PROBLEMS TO WORK ON:
**A.** In the abstract on GPU discrete wavelet transformation, answer these questions:
(i) Which wavelet transformations were chosen as the benchmark?
(ii) Which programming language and CUDA version were used for the GPU-based codes?
(iii) Which GPU did the hardware platform use?
**B.** Can you resume the abstract on GPU discrete wavelet transformation, picking up right after its final sentence?

SU-C-207B-01: A Novel Graphics Processing Units (GPU) Implementation of Discrete Wavelet Transformation




To design and implement a GPU-based discrete wavelet transformation (DWT) to be used in medical image reconstruction, image processing, and data compression. DWTs are widely used in medical physics, but the computation of DWTs is time consuming for large volumetric data. An efficient parallel implementation of DWTs is essential for many time sensitive applications, such as 4DCT.


We choose Daubechies wavelet transformations as a benchmark, implementing both DWT and inverse DWT (IDWT). The reference CPU code is from “Numerical Recipes in C”. We implemented GPU-based codes using C++ with CUDA 7.5. A GPU is specialized processors with a highly parallel structure originally designed for manipulating computer graphics. GPU computation is highly memory-bounded. To optimize GPU memory access pattern and achieve best performance for transformation along Y-direction, the data are transposed before and after the DWT (IDWT), which can sharply reduce computing efforts. Both CPU and GPU codes are unit-tested and the result differences between two implementations are verified to be within rounding error. The hardware platform was a desktop with Intel Xeon E5-1607 3.00 GHz CPU and NVIDIA Quadro K2000 GPU.

INPUT DATA:
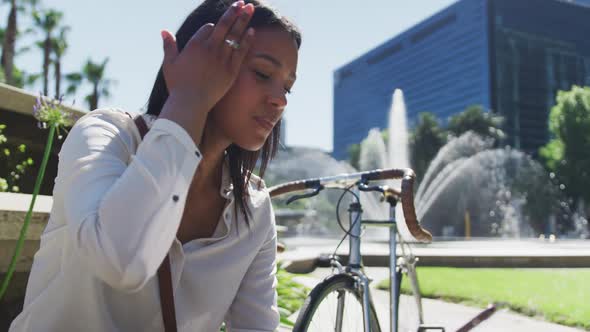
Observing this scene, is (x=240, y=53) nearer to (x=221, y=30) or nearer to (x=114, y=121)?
(x=221, y=30)

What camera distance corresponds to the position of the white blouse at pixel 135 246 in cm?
91

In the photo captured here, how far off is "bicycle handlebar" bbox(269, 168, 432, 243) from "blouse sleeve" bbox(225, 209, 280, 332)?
2.55ft

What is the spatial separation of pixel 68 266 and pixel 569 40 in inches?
3139

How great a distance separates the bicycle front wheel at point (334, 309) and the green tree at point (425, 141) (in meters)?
39.5

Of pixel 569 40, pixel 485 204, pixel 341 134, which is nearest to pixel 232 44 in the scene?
pixel 485 204

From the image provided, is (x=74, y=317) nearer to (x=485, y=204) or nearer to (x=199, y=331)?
(x=199, y=331)

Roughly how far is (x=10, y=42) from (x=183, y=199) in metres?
21.2

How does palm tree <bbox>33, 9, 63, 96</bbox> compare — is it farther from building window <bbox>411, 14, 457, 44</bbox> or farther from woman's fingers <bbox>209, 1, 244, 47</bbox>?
building window <bbox>411, 14, 457, 44</bbox>

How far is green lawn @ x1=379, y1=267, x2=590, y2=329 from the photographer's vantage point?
485 cm

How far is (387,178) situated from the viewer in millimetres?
2609

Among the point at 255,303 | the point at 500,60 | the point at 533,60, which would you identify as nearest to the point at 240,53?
the point at 255,303

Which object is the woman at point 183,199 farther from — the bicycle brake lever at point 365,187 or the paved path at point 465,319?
the paved path at point 465,319

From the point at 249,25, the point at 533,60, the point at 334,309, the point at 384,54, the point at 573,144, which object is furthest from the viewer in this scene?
the point at 384,54

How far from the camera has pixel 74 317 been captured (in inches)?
48.3
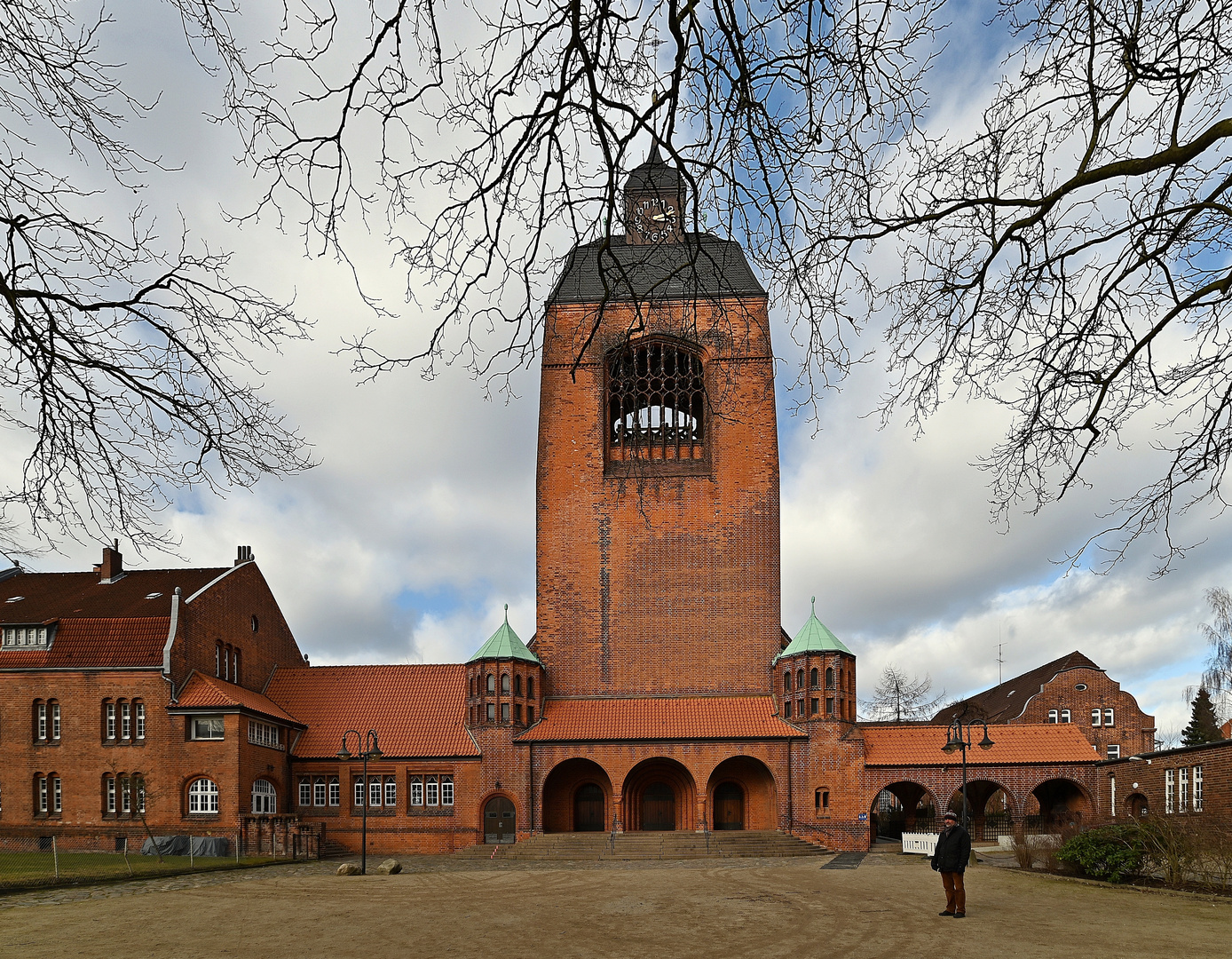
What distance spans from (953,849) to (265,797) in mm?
26855

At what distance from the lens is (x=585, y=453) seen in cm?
4025

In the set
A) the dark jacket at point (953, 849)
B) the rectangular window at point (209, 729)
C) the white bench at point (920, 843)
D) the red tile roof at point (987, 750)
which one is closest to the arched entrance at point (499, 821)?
the rectangular window at point (209, 729)

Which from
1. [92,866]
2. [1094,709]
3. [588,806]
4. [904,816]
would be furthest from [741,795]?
[1094,709]

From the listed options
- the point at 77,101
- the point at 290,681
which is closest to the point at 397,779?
the point at 290,681

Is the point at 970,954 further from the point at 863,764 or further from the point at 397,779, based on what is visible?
the point at 397,779

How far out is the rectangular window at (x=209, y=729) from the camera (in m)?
33.3

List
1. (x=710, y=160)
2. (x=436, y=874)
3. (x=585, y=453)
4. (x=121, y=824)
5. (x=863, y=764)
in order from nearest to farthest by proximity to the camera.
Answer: (x=710, y=160) < (x=436, y=874) < (x=121, y=824) < (x=863, y=764) < (x=585, y=453)

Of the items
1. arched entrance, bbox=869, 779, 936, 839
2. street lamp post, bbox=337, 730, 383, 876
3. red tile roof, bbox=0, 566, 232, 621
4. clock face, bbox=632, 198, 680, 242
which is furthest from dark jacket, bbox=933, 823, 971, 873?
red tile roof, bbox=0, 566, 232, 621

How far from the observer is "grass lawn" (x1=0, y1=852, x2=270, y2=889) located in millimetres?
22906

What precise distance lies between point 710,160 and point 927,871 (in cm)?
2448

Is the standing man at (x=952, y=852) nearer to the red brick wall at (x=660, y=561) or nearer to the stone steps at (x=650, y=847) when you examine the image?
the stone steps at (x=650, y=847)

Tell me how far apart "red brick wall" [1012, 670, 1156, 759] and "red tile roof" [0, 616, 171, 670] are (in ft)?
133

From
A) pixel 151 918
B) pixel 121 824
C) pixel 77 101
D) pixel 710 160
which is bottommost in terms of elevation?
pixel 121 824

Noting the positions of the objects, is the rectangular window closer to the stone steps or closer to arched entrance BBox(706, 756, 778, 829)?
the stone steps
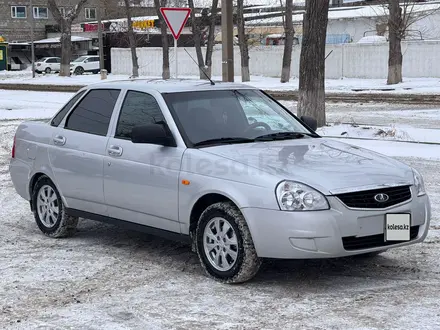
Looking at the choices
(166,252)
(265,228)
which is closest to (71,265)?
(166,252)

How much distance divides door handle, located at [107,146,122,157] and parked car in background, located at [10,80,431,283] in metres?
0.01

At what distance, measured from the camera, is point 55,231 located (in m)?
8.02

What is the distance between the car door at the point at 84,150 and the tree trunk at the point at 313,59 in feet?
29.7

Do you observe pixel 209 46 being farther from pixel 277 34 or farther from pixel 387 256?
pixel 387 256

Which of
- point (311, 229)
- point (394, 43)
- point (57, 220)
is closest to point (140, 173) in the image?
point (57, 220)

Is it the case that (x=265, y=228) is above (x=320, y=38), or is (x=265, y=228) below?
below

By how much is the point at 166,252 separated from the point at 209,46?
3997 cm

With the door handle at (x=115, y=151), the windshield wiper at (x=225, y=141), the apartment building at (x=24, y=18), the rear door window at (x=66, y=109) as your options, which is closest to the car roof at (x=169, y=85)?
the rear door window at (x=66, y=109)

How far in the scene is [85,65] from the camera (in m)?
62.6

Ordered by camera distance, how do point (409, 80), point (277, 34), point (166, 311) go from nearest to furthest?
point (166, 311) → point (409, 80) → point (277, 34)

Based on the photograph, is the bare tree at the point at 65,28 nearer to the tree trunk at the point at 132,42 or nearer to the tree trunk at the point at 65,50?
the tree trunk at the point at 65,50

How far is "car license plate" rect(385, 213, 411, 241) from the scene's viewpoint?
19.7 ft

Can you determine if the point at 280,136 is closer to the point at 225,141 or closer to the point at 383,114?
the point at 225,141

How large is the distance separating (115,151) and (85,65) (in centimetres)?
5670
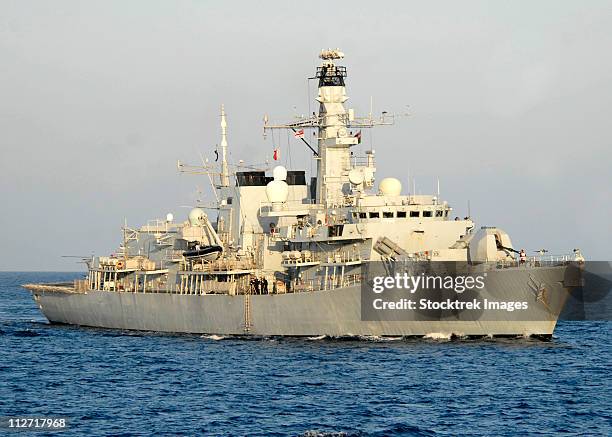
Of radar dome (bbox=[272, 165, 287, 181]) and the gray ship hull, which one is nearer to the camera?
the gray ship hull

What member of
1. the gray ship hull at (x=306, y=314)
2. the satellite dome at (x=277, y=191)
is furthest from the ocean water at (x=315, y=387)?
the satellite dome at (x=277, y=191)

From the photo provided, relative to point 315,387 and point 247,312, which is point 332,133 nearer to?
point 247,312

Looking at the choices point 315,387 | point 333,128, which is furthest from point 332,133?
point 315,387

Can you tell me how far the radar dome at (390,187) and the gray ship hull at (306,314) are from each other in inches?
229

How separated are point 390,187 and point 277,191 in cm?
602

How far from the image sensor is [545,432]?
26047mm

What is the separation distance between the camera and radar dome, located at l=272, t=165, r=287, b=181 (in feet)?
161

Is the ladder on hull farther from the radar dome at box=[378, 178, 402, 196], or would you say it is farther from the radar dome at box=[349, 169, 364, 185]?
the radar dome at box=[378, 178, 402, 196]

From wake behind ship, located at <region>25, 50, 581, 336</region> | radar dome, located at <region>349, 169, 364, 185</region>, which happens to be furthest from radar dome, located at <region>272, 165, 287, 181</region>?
radar dome, located at <region>349, 169, 364, 185</region>

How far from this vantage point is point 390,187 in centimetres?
4438

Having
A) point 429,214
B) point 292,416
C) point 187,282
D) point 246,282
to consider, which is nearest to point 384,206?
point 429,214

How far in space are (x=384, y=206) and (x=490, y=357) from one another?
865cm

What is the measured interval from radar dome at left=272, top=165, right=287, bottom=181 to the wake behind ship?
0.19 feet

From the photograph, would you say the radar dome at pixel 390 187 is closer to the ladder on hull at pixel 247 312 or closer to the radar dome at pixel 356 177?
the radar dome at pixel 356 177
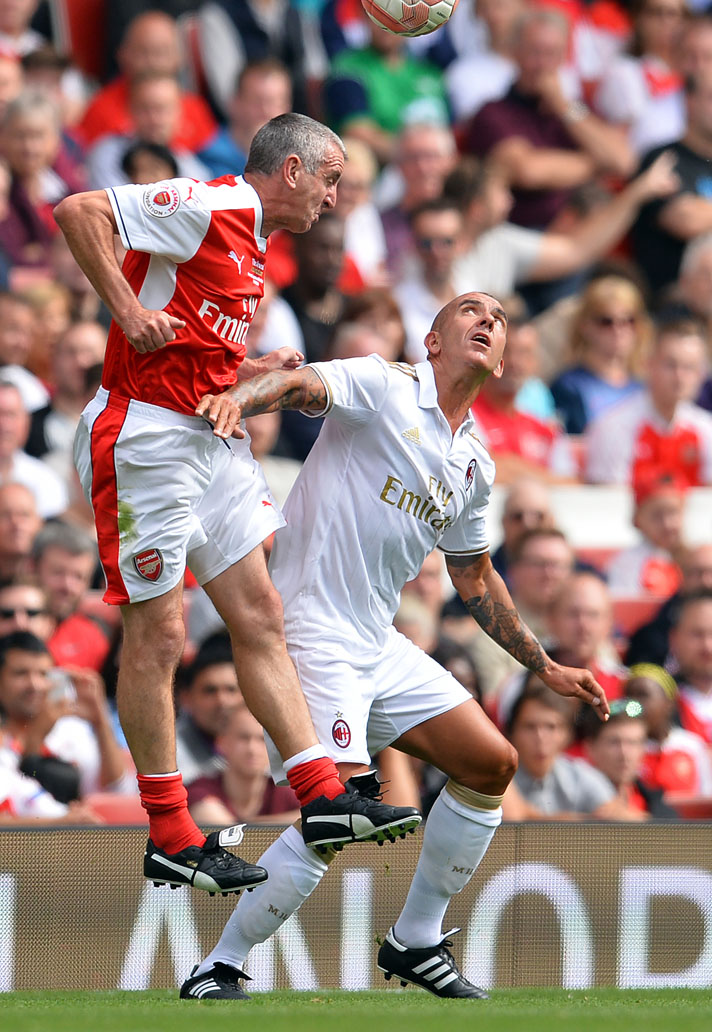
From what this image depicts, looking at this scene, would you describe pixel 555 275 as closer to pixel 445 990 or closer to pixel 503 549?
pixel 503 549

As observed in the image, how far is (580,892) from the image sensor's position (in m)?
7.43

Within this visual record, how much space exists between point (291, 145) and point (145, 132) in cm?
564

WRITTEN ANSWERS:
**A.**
(i) Daubechies wavelet transformations
(ii) C++ with CUDA 7.5
(iii) NVIDIA Quadro K2000

**B.**
With the GPU implemented code, we process a medical CT image size of 512×512×256 in 0.5 seconds, which is 60 times faster than the CPU implementation. A naive non-optimized GPU implementation by direct parallelization approaches only 10 times speedup for 2-D and 3-D DWT and IDWT. In comparison, the optimization of GPU memory access pattern can obtain an extra 6x speedup.


We developed an efficient implementation of GPU-based DWT/IDWT for medical image processing. To achieve the best performance of any medical imaging processing algorithm, developers should pay attention to memory access pattern optimization when implementing on GPU architecture.

This project is supported by CPRIT grant under RP150485.